I’m running it with both at the moment, but I don’t even know if it’s pulling the air through at sufficient volume to be effective, since I can’t feel the air flow pushing out the front.

Thanks!

ethel

Hey Rory, you can combine a HEPA and carbon filter on a box fan but the best way to make sure it is effective is to get an air quality monitor!

Muhammad Khizar

Hi, this maybe a silly question. I just made a DIY air purifier similar to instructions here. How much of air flow should we be able to feel at the front of the HEPA filter ? Little or none at all as I am getting almost none.

Hey Muhammad! This is a very common question for DIY air purifiers. Even if you can’t feel a lot of air coming out of your DIY, it doesn’t mean it’s not working. With the original DIY that Tom made, it also felt like very little air was coming out, however tests proved it to be effective. Check out this video of Tom showing this: https://www.youtube.com/watch?v=JpfpZofUzNo&t=7s To ensure you’re getting the maximum air possible out of the purifier, make sure there’s a good seal between the fan and the filter, and that no air is leaking out of the back of… Read more »

davis.c.fay

Hello! I had a similar problem to Muhammad’s – little to no air flow out of the front of the filter and significant flow out of the back of the fan (even after taping up all of the side vents in this particular desk fan.

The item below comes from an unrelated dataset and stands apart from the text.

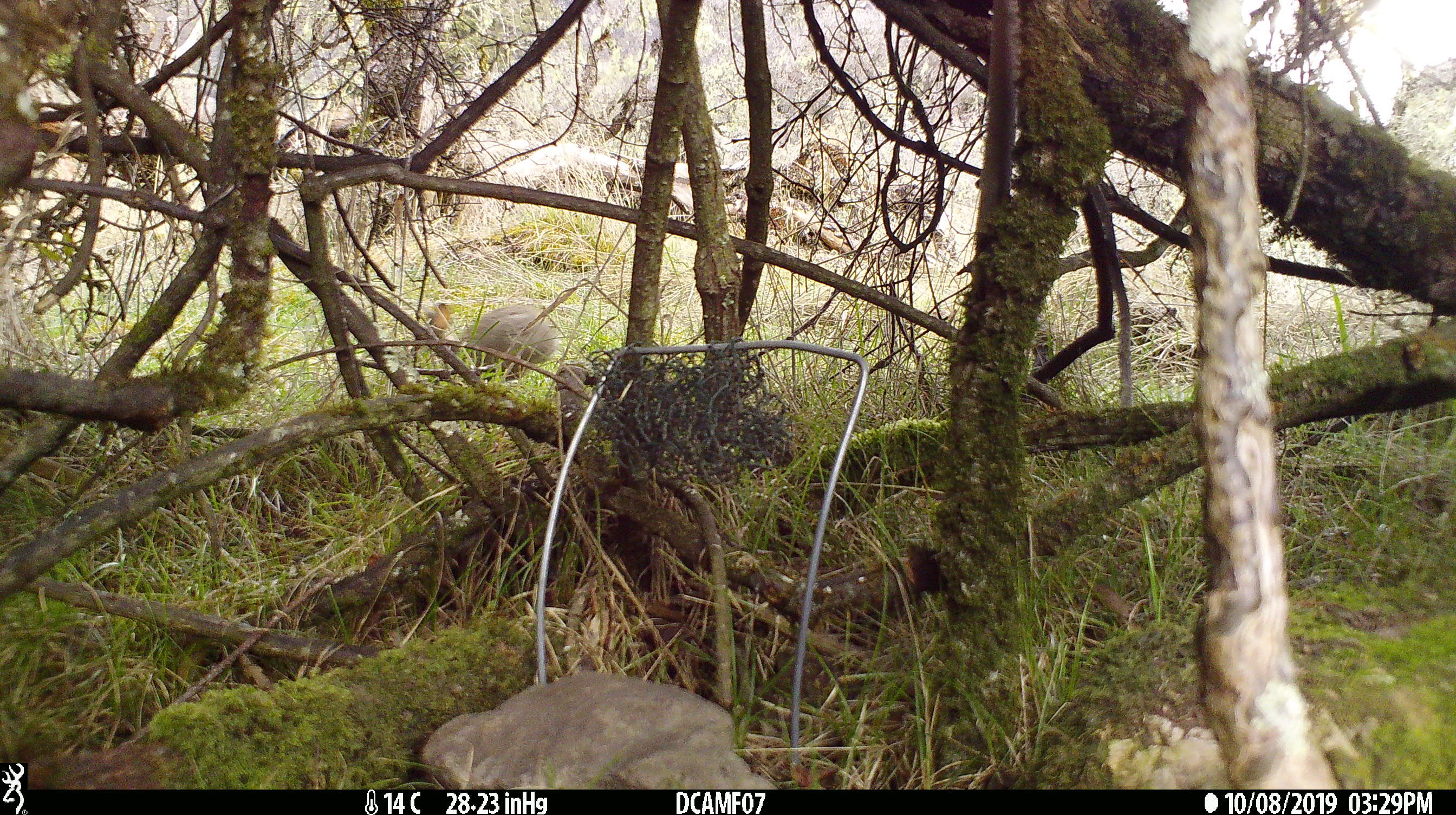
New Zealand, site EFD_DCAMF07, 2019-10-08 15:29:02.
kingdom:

What do you recommend to correct for this? I’m in the USA, so I don’t believe I have affordable access to the same fan listed in the instructions in this blog post.

If you’re in the USA, then you’re in luck! I suggest you get yourself a box fan and a large furnace filter. These fans are extremely powerful and very affordable in the US. They should be a great option for you!